With Allison, I have what feels like a primal connection. There is an intimacy that only the two of us share that is hard for me to put into words for fear of it sounding sick and twisted. It is a joy to cradle her in my arms as I once cradled her in my womb. When I’m cuddling with her, I feel like we are communicating without speaking. She is a complete mystery to me, yet there is a sense of knowing her from before time began. The depression and anxiety I experienced stole that from me and wouldn’t let go of it for a long time. Had I been able to feel that intensity during those early months, Allison’s colic might have been much more bearable. Maybe then I could have held her during those hours and days and somehow made sense out of what is beyond understanding. I might have felt as if we were riding that storm together instead of daydreaming of escaping to a world in which she didn’t exist.
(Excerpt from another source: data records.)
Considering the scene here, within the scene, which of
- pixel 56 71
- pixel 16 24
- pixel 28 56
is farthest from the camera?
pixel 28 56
I have always treasured the time I get to cuddle with Emma. Even though I jump at every chance I get to be physically close to her, it’s not the same. I have cared for her in every way any mother would from the evening of her second full day of life, but it’s not the same. As wonderful as my life became when my world began rotating around her, I can’t have that missing piece. I can’t force or morph our relationship into something it can never be. I grieve the loss of what E has with Emma just as E grieves the loss of what I have. Because of our Destiny, we are permanently connected in a most meaningful way.

I could choose to allow myself to believe that my heart is playing favorites. I could stew in never-ending guilt about it. I won’t. I won’t, because it is simply not true. I wouldn’t long for that intrinsic connection with Emma if that weren’t true. I wouldn’t have hugged her tight to me at four o’clock this morning willing myself to feel that same sense of timeless knowing. What is there, however, is just as significant and unique to the two of us. There are four years of memories, the beauty of the relationship we’ve built together, and the choice that I made freely with my husband on Friday, October 25, 2002 to love her unconditionally for all of eternity.

The sorrow over what never can be only intensifies the joy that already is. Loving Emma feels damn good.

2 comments:

Unknown said...

This is an incredibly beautiful post. I love it.

Anonymous said...

very interesting, as i am writing a novel about precisely what you describe!